◆ **Work to complete**:
Rewrite the records from the line containing "How far apart" through the end of the records, inclusive, replacing "farthest" with "most distant" and changing nothing else. Give only those lines, and leave the pictures out.

◆ **Given data**:
··········
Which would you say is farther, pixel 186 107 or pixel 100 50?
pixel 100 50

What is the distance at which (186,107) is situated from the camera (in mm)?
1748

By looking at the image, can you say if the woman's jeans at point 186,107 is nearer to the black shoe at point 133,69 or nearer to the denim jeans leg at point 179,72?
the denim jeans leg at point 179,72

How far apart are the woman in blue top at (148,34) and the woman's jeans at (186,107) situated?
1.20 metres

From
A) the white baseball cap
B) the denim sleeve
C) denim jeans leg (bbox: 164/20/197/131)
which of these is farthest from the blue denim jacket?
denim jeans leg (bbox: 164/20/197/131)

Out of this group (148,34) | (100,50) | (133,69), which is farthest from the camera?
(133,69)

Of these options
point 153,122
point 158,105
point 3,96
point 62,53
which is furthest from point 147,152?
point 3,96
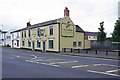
··········
◆ **Answer to this exercise**:
How far apart are the woman in blue top at (148,34) and the woman's jeans at (186,107) situated?
1.20 metres

From
A) the white baseball cap
B) the denim sleeve
C) denim jeans leg (bbox: 164/20/197/131)
which of these is most distant from the blue denim jacket?
denim jeans leg (bbox: 164/20/197/131)

Out of this group (148,34) | (100,50) | (133,69), which is most distant from the camera?
(133,69)

Of these options
point 153,122
point 158,105
point 3,96
point 62,53
which is furthest from point 147,152?
point 3,96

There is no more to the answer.